- _Task item_:
Extract the words of the text on The Ugly Duchess below, starting with "The Ugly Duchess is" and going on through "Matsys' best-known painting.", copied without changes.

The Ugly Duchess


The Ugly Duchess is a satirical portrait painted by the Flemish artist Quentin Matsys around 1513.
The painting is in oil on an oak panel, measures 62.4 by 45.5 cm. It shows a grotesque old woman with wrinkled skin and withered breasts. She wears the aristocratic horned headdress of her youth, out of fashion by the time of the painting, and holds in her right hand a red flower, then a symbol of engagement, indicating that she is trying to attract a suitor. However, it has been described as a bud that will 'likely never blossom'. The work is Matsys' best-known painting.
The painting was long thought to have been derived from a putative lost work by Leonardo da Vinci, on the basis of its striking resemblance to two drawings of heads commonly attributed to the Italian artist. However the caricatures are now thought to be based on the work of Matsys, who is known to have exchanged drawings with Leonardo.
A possible literary influence is Erasmus's essay In Praise of Folly, which satirizes women who "still play the coquette", "cannot tear themselves away from their mirrors" and "do not hesitate to exhibit their repulsive withered breasts". The woman has been often identified as Margaret, Countess of Tyrol, claimed by her enemies to be ugly; however, she had died 150 years earlier.

- _Data_:
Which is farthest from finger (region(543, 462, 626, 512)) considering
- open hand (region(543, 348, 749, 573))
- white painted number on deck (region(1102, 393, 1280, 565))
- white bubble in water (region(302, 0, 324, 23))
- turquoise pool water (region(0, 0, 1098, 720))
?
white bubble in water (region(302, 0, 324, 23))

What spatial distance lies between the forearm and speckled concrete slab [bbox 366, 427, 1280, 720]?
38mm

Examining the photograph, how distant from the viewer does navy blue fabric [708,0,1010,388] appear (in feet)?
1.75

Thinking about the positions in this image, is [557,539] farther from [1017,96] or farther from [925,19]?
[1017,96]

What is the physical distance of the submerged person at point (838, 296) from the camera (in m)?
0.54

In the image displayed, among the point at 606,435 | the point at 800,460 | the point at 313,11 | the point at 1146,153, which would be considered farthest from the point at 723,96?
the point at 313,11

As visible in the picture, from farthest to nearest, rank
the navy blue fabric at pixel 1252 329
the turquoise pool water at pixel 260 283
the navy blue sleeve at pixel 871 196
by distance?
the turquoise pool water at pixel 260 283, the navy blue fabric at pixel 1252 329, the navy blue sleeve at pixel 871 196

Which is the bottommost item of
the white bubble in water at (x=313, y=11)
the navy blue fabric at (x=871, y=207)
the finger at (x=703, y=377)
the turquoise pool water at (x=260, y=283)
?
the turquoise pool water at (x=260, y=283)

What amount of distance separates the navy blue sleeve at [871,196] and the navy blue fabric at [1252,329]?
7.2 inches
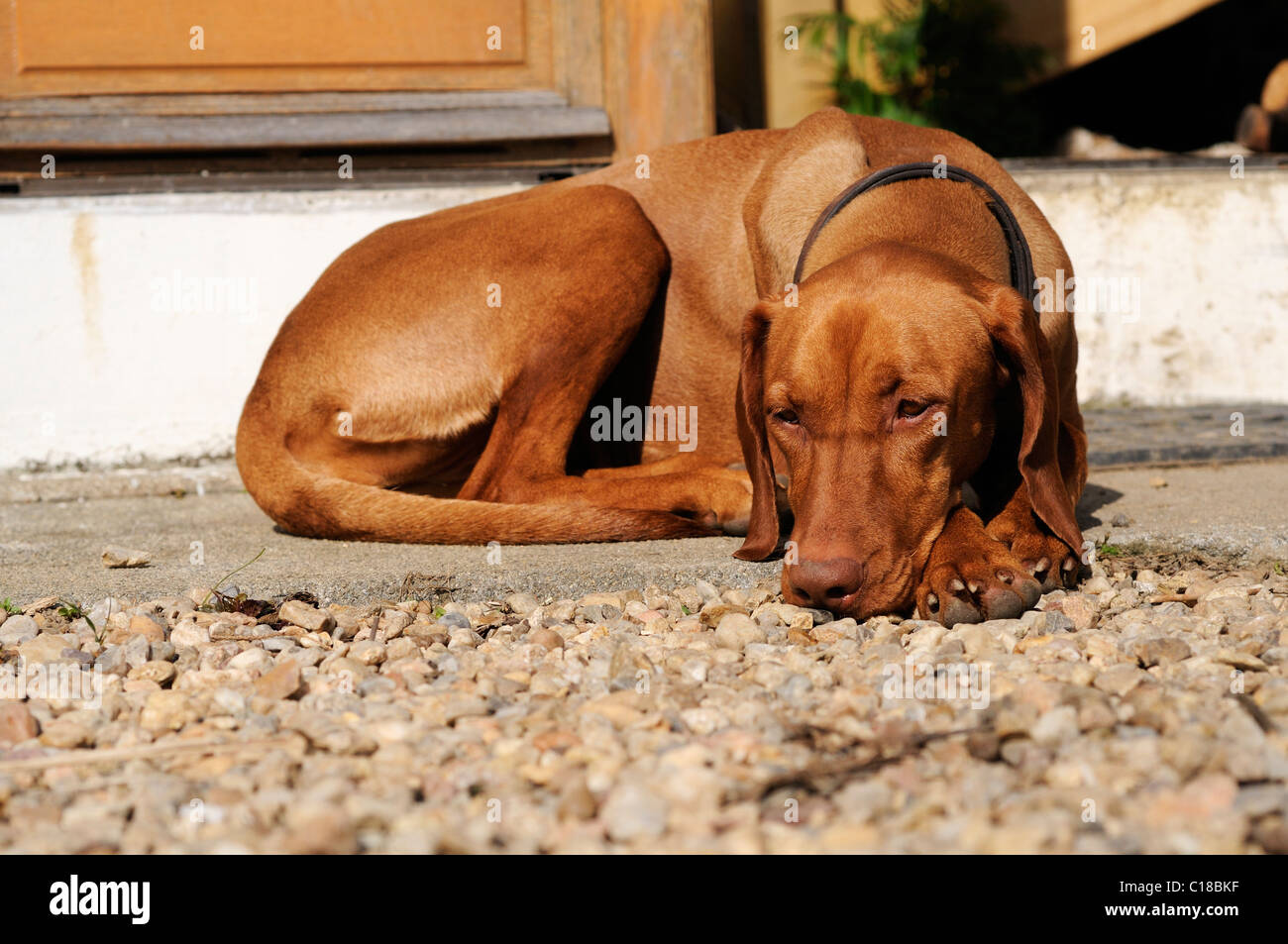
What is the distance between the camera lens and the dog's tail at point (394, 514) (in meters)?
3.39

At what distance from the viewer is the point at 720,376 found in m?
4.12

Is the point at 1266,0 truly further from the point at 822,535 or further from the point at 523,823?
the point at 523,823

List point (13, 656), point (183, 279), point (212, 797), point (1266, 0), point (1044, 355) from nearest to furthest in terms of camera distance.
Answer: point (212, 797)
point (13, 656)
point (1044, 355)
point (183, 279)
point (1266, 0)

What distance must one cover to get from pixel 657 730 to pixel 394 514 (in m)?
1.69

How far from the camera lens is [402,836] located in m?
1.66

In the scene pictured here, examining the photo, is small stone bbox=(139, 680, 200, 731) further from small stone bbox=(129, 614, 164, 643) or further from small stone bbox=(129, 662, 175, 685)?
small stone bbox=(129, 614, 164, 643)

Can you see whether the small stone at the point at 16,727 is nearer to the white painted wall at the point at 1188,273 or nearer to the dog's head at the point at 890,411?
the dog's head at the point at 890,411

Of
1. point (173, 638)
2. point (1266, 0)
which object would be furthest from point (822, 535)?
point (1266, 0)

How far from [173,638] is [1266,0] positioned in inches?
309

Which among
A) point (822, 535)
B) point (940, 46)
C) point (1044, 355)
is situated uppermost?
point (940, 46)

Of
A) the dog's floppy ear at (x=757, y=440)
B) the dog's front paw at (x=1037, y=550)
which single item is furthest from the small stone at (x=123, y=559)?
the dog's front paw at (x=1037, y=550)

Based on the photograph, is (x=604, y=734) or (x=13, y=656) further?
(x=13, y=656)

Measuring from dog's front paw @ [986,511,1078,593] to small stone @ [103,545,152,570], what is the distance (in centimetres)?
226

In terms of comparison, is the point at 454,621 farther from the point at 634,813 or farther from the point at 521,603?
the point at 634,813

- _Output of the task_:
The Ugly Duchess is a satirical portrait painted by the Flemish artist Quentin Matsys around 1513.
The painting is in oil on an oak panel, measures 62.4 by 45.5 cm. It shows a grotesque old woman with wrinkled skin and withered breasts. She wears the aristocratic horned headdress of her youth, out of fashion by the time of the painting, and holds in her right hand a red flower, then a symbol of engagement, indicating that she is trying to attract a suitor. However, it has been described as a bud that will 'likely never blossom'. The work is Matsys' best-known painting.